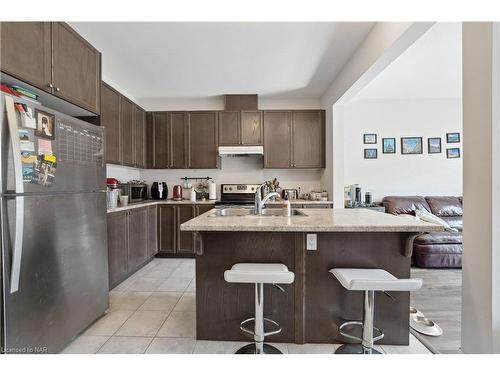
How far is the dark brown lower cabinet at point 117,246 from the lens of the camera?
9.00ft

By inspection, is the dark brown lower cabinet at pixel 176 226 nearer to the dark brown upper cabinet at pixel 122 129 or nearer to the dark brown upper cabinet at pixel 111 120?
the dark brown upper cabinet at pixel 122 129

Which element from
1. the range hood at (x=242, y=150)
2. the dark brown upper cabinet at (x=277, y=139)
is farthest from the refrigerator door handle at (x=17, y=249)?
the dark brown upper cabinet at (x=277, y=139)

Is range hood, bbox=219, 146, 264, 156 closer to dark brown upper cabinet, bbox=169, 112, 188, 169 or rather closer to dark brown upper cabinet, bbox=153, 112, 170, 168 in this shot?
dark brown upper cabinet, bbox=169, 112, 188, 169

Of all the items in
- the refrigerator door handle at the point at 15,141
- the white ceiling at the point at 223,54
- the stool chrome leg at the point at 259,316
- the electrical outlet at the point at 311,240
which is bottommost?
the stool chrome leg at the point at 259,316

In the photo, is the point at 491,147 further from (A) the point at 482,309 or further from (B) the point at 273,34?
(B) the point at 273,34

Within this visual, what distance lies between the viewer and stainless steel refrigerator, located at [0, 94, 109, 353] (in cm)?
133

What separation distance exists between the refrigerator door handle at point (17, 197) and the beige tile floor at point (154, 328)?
0.80m

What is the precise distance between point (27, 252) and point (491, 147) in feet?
8.52

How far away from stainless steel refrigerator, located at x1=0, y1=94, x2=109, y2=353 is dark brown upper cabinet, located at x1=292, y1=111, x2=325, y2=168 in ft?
9.74

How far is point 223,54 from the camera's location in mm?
2805

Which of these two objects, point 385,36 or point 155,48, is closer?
point 385,36

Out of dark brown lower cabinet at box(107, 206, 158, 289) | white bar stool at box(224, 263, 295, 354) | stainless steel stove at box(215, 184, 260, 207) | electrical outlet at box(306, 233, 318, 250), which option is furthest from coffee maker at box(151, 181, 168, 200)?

*WHAT THE EXERCISE ASKS*
Print all of the material above verbatim, line by line, and omit the pictures.

*SOLVED EXERCISE*
How far is the dark brown lower cabinet at point 117,246 from the lens of the camera?
9.00ft

By inspection, is the dark brown lower cabinet at pixel 176 226 nearer to the dark brown upper cabinet at pixel 122 129 or nearer to the dark brown upper cabinet at pixel 111 120?
the dark brown upper cabinet at pixel 122 129

Which element from
1. the range hood at (x=242, y=150)
2. the dark brown upper cabinet at (x=277, y=139)
is farthest from the refrigerator door handle at (x=17, y=249)?
the dark brown upper cabinet at (x=277, y=139)

Is range hood, bbox=219, 146, 264, 156 closer to dark brown upper cabinet, bbox=169, 112, 188, 169 or rather closer to dark brown upper cabinet, bbox=153, 112, 170, 168 in this shot?
dark brown upper cabinet, bbox=169, 112, 188, 169

Of all the items in
- the refrigerator door handle at the point at 15,141
- the white ceiling at the point at 223,54
- the stool chrome leg at the point at 259,316
- the electrical outlet at the point at 311,240
which is bottommost?
the stool chrome leg at the point at 259,316

In the photo, is the point at 491,147 further from (A) the point at 482,309 or further from (B) the point at 273,34?
(B) the point at 273,34

Within this visual, what distance lies between the viewer and stainless steel refrigerator, located at [0, 94, 109, 353] (in cm)?
133

What separation distance exists between the refrigerator door handle at point (17, 197) and the beige tile floor at point (154, 328)?
0.80m

What is the precise distance between point (27, 252) and point (491, 147) in feet?
8.52

How far away from stainless steel refrigerator, located at x1=0, y1=94, x2=109, y2=353 is dark brown upper cabinet, located at x1=292, y1=111, x2=325, y2=168 in ft?
9.74

How far is point 223,54 from the camera's location in mm?
2805

Which of these two objects, point 385,36 or point 155,48, is closer?
point 385,36

Out of dark brown lower cabinet at box(107, 206, 158, 289) | white bar stool at box(224, 263, 295, 354) | stainless steel stove at box(215, 184, 260, 207) | electrical outlet at box(306, 233, 318, 250), which option is furthest from coffee maker at box(151, 181, 168, 200)?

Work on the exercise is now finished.